The structures suggested later on are weekly district committee meetings (“they set the priorities of the district, drive forward the sale of Socialist Worker”, etc); weekly branch meetings (“open to non-members”, “should include a political discussion, but leave plenty of time to discuss strategy and tactics in the wider movements”); and monthly Socialist Worker forums. Right. And this will allow the SWP to “relate to and … develop the mass movement”?

Naturally, the leadership does not come clean on how many members it has lost over the last 12 months or so. But, judging by the attendance at its annual Marxism school, the SWP presence at the European Social Forum and who turns up at Respect and STWC meetings, a guess would be that its membership has decreased by at least 40%. And further losses are likely.

Clearly, the leadership is attempting to pull the threads together again and is trying to bolster the ‘revolutionary core’ of those “united fronts” - by strengthening the SWP. However, their solution seems overly technical and does not at all address the political problem at the heart of the organisation’s crisis: That this revolutionary organisation demands that its members build a range of united fronts, in which SWP members have to vote and speak as reformists. By subordinating their revolutionary politics to a largely phantom right wing, others are supposed to be attracted - so that that the revolutionaries can finally behave left again.

**What this task involves:** Revise the section of the commentary starting at "Naturally, the leadership" and ending at "losses are likely.", replacing "decreased" with "declined". Base your work solely on the commentary.

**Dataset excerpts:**
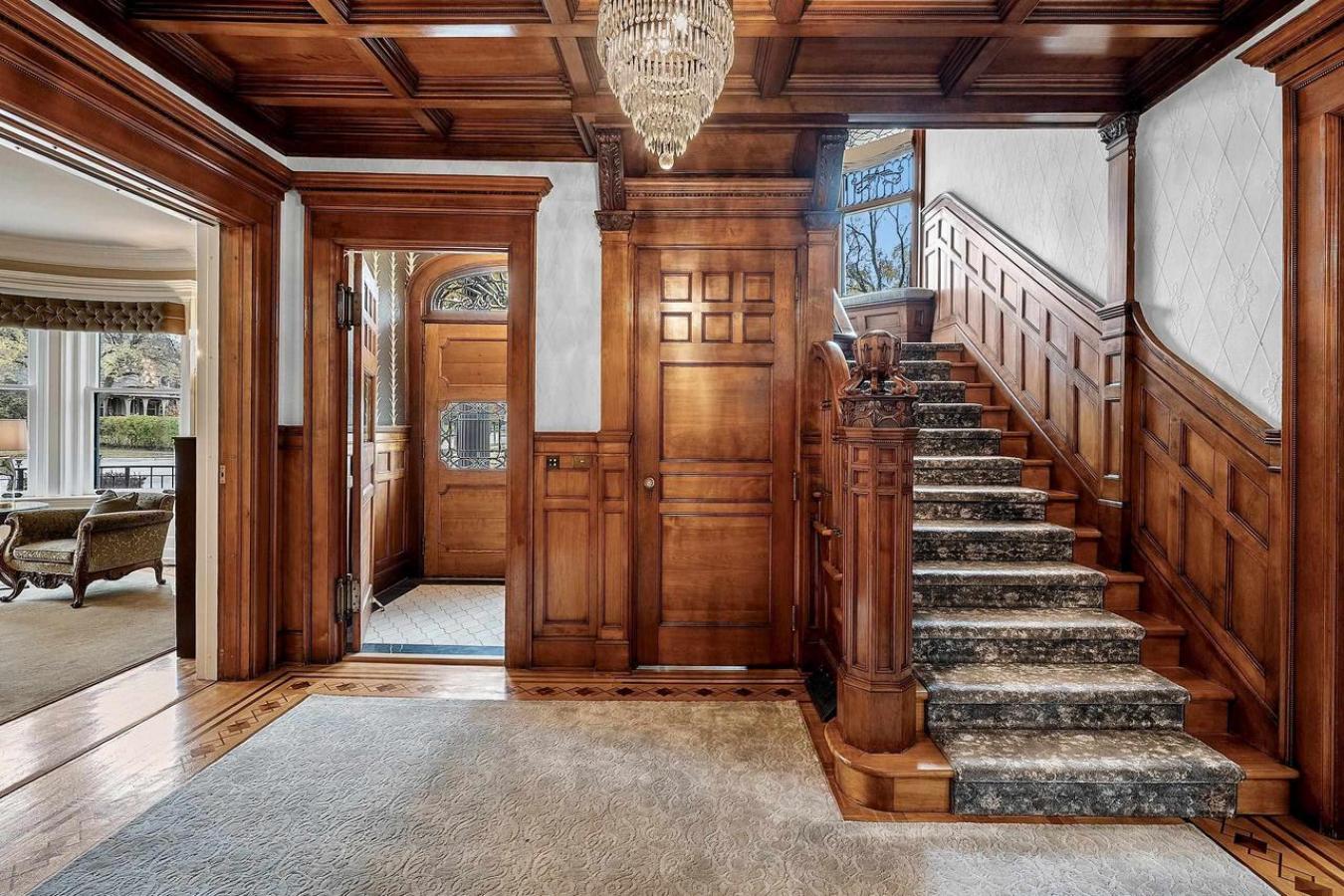 GREEN BAY, BROWN, 54301, United States, 8 Bedrooms Bedrooms, ,4 BathroomsBathrooms,Residential,For Sale,1988676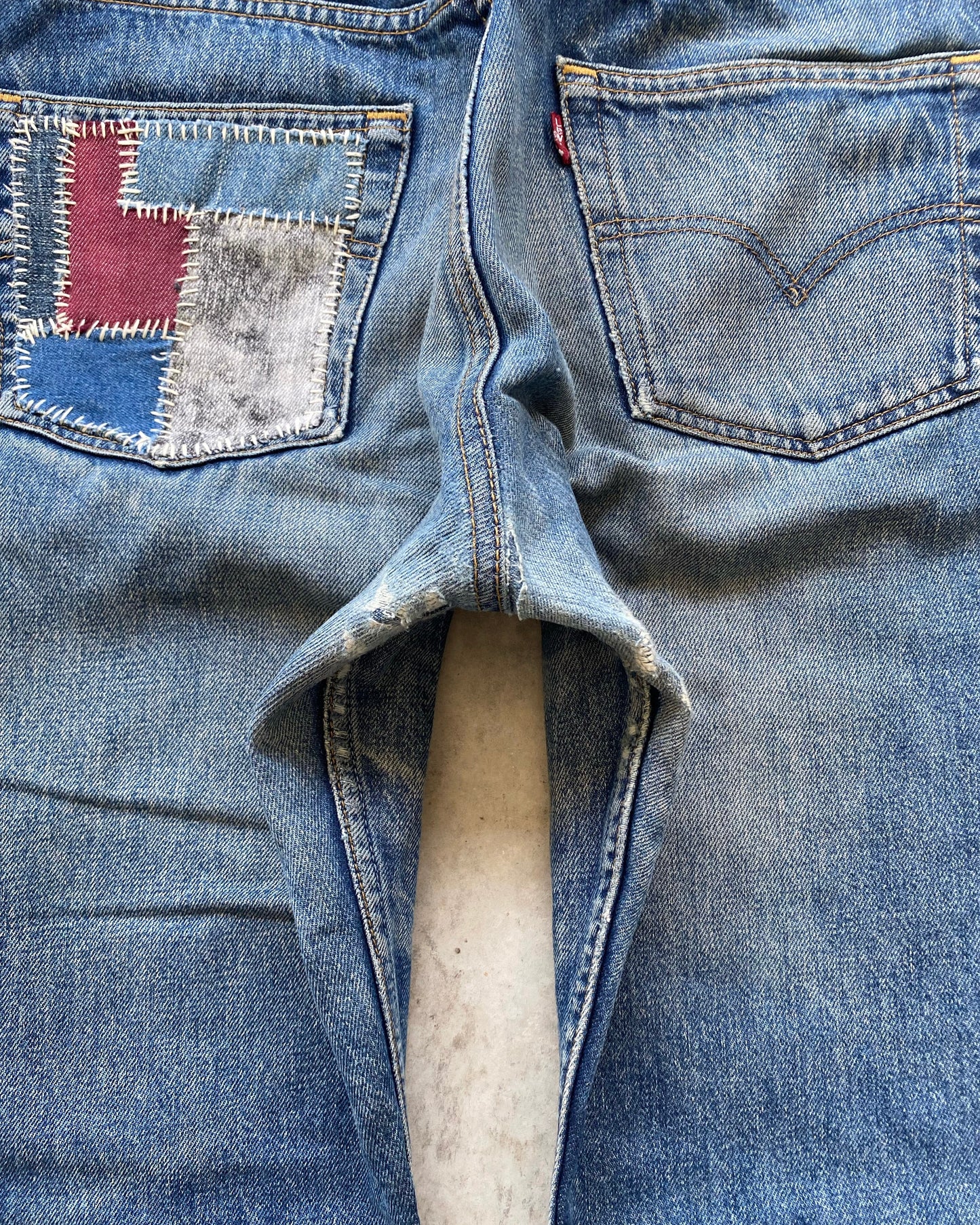 1990S SASHIKO PATCHED LEVI'S 501 JEANS (33X32)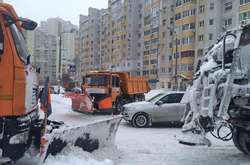 Снігоприбиральна техніка бореться з наслідками негоди у столиці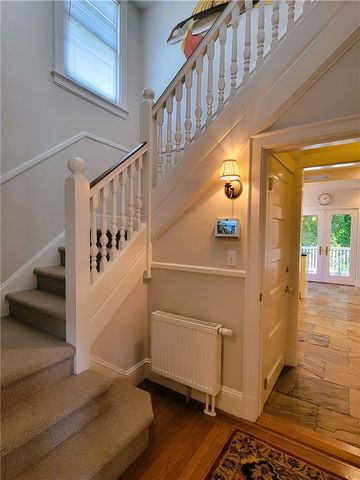 60 Prairie Avenue, Newport, RI 02840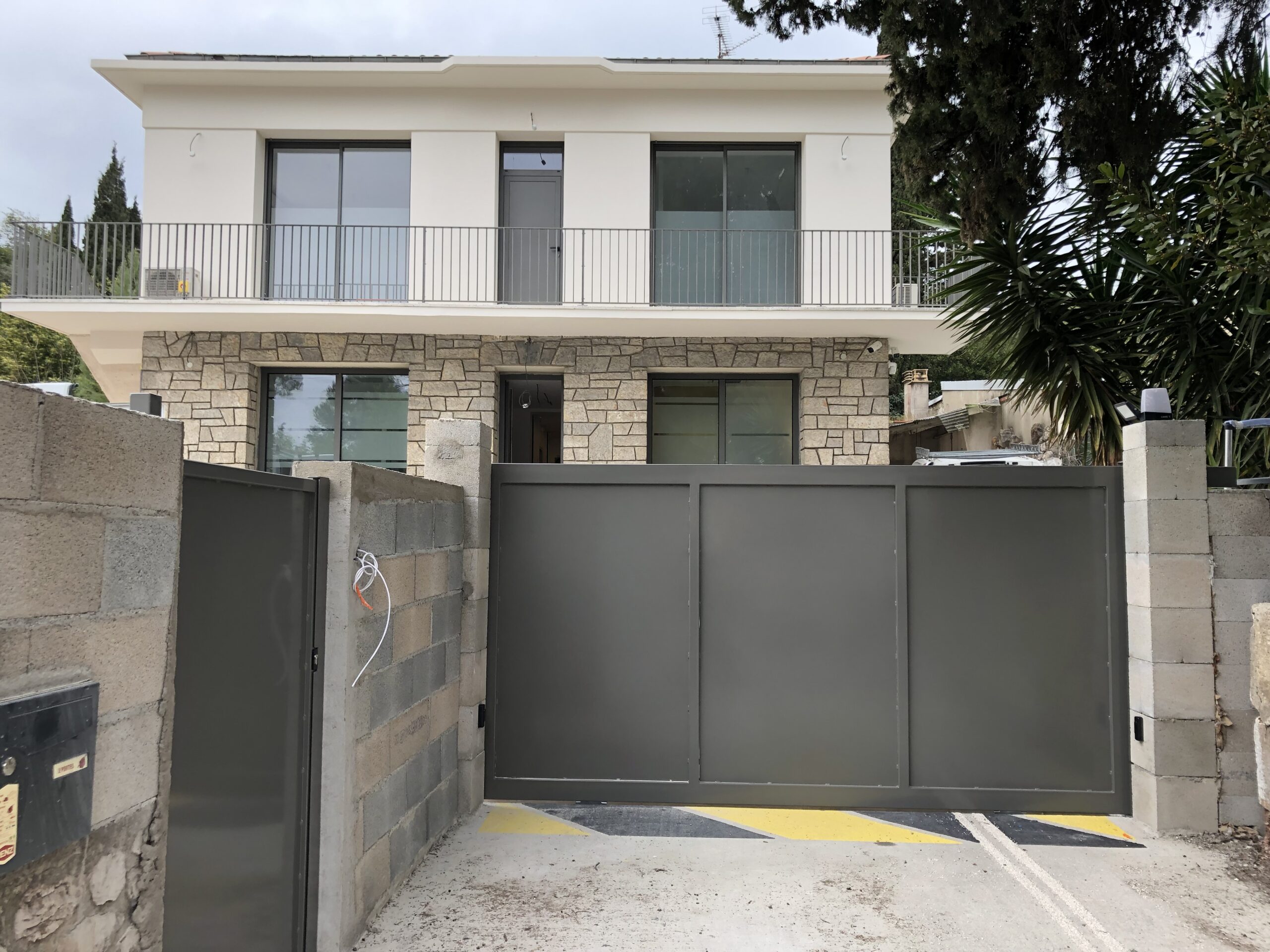 PORTES, PORTILLONS, PORTAILS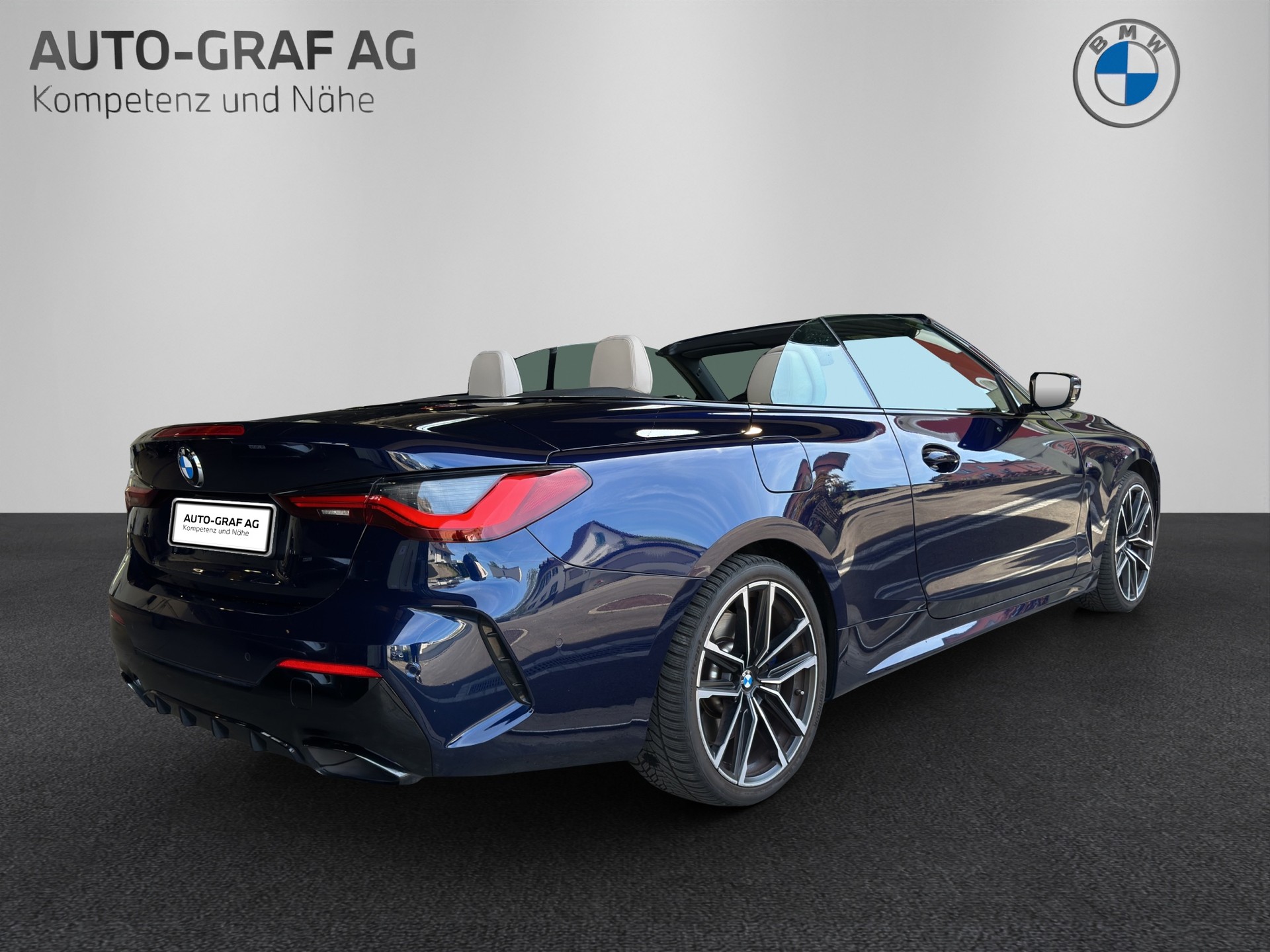 BMW M440i M Sport xDrive Cabrio-image-4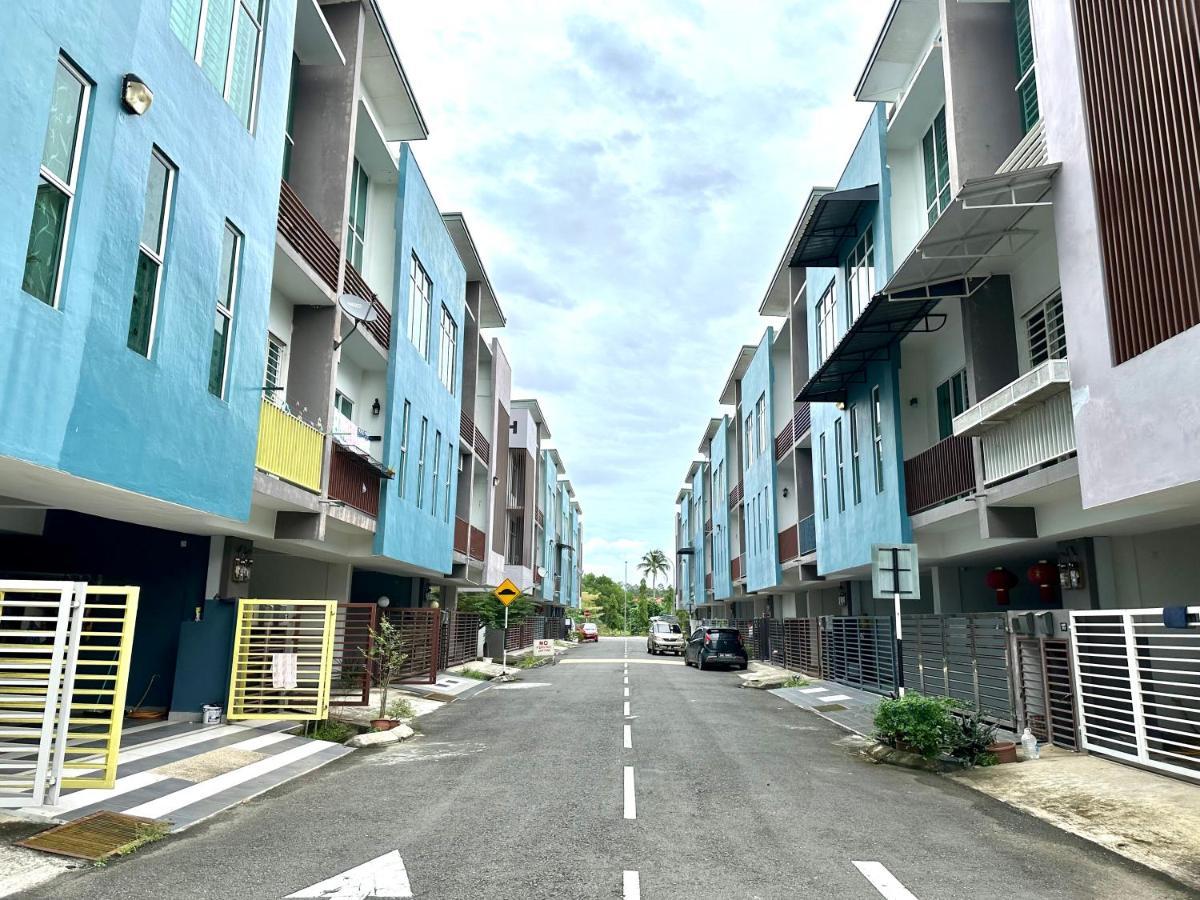 Springfield 3-Storey Cheerful Townhouse #Yoyo Homestay SDK Exteriör bild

**Output for this exercise:**
Naturally, the leadership does not come clean on how many members it has lost over the last 12 months or so. But, judging by the attendance at its annual Marxism school, the SWP presence at the European Social Forum and who turns up at Respect and STWC meetings, a guess would be that its membership has declined by at least 40%. And further losses are likely.